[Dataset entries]
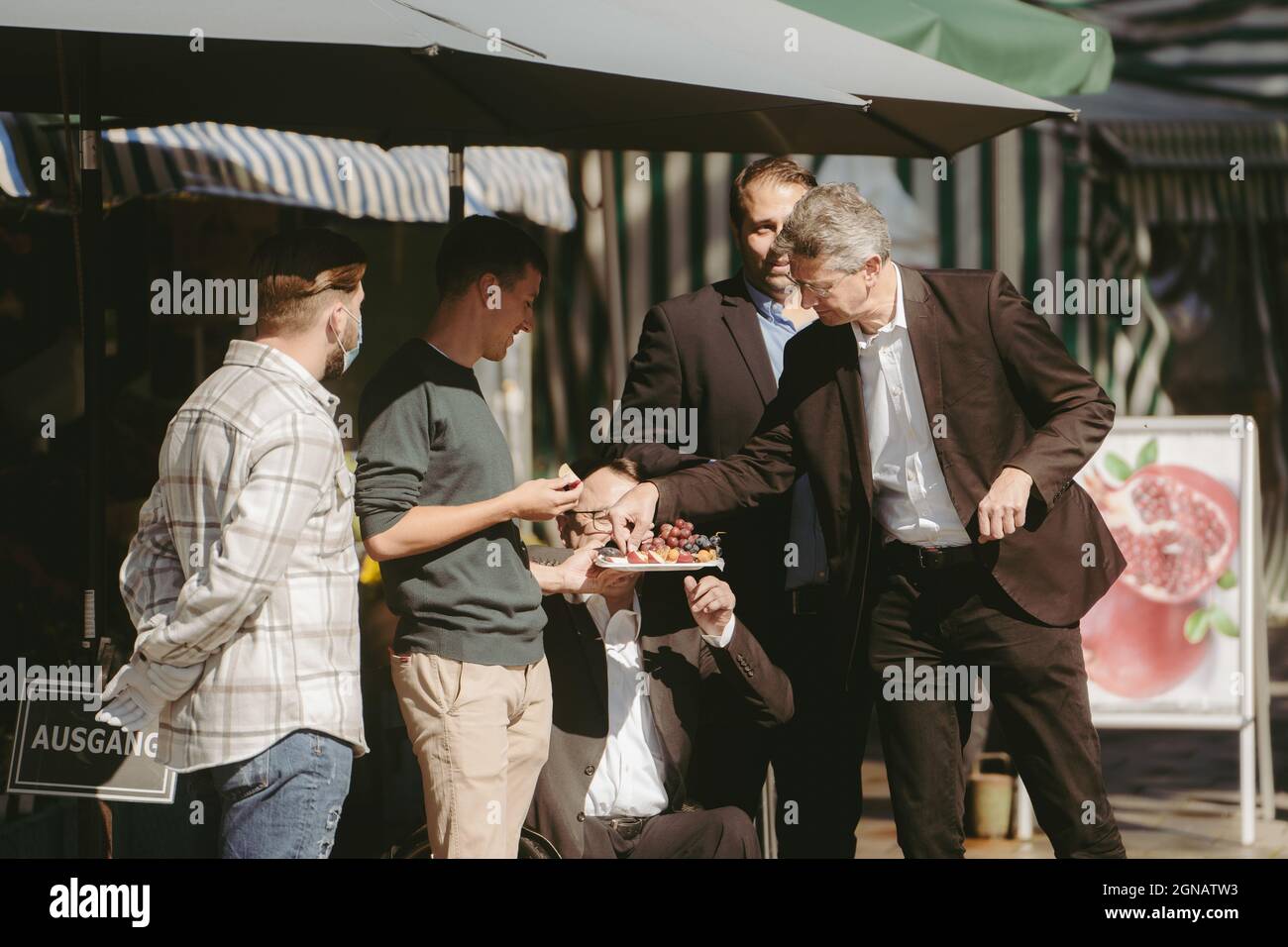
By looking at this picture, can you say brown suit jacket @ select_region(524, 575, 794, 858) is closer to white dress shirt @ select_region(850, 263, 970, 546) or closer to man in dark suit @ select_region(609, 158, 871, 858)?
man in dark suit @ select_region(609, 158, 871, 858)

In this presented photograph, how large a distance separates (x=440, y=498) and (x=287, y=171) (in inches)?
120

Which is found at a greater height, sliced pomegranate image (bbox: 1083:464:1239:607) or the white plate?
the white plate

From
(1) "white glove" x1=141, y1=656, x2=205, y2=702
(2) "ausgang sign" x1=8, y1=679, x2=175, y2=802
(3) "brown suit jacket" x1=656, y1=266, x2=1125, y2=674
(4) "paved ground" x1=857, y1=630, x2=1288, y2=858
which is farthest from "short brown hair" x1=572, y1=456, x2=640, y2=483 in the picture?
(4) "paved ground" x1=857, y1=630, x2=1288, y2=858

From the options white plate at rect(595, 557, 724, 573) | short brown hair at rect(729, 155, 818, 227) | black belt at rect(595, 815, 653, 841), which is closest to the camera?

**Required task:**
Copy out the lines of the material above word for word, leaving out the pictures.

**Completed task:**
By looking at this picture, can you say brown suit jacket @ select_region(524, 575, 794, 858) is closer to white dress shirt @ select_region(850, 263, 970, 546) or closer to man in dark suit @ select_region(609, 158, 871, 858)?
man in dark suit @ select_region(609, 158, 871, 858)

In this presented photograph, how large a distance separates (x=440, y=498) and (x=287, y=171) (in inches)?
120

Which is found at a greater height, sliced pomegranate image (bbox: 1083:464:1239:607) or the white plate?
the white plate

From
(1) "white glove" x1=141, y1=656, x2=205, y2=702
(2) "ausgang sign" x1=8, y1=679, x2=175, y2=802
(3) "brown suit jacket" x1=656, y1=266, x2=1125, y2=674
(4) "paved ground" x1=857, y1=630, x2=1288, y2=858
which is farthest from "short brown hair" x1=572, y1=456, x2=640, y2=483 in the picture?
(4) "paved ground" x1=857, y1=630, x2=1288, y2=858

From the options white plate at rect(595, 557, 724, 573) | short brown hair at rect(729, 155, 818, 227) | black belt at rect(595, 815, 653, 841), which is closest to the camera?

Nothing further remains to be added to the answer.